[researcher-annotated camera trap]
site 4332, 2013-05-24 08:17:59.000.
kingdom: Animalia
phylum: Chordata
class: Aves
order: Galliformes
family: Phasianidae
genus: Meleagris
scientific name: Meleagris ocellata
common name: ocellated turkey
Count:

________________

Assignment: Return exactly the lines from the line bearing "site 4332, 2013-05-24 08:17:59.000." to the end of the records, inclusive of both; include no other lines.

Your response:
site 4332, 2013-05-24 08:17:59.000.
kingdom: Animalia
phylum: Chordata
class: Aves
order: Galliformes
family: Phasianidae
genus: Meleagris
scientific name: Meleagris ocellata
common name: ocellated turkey
Count:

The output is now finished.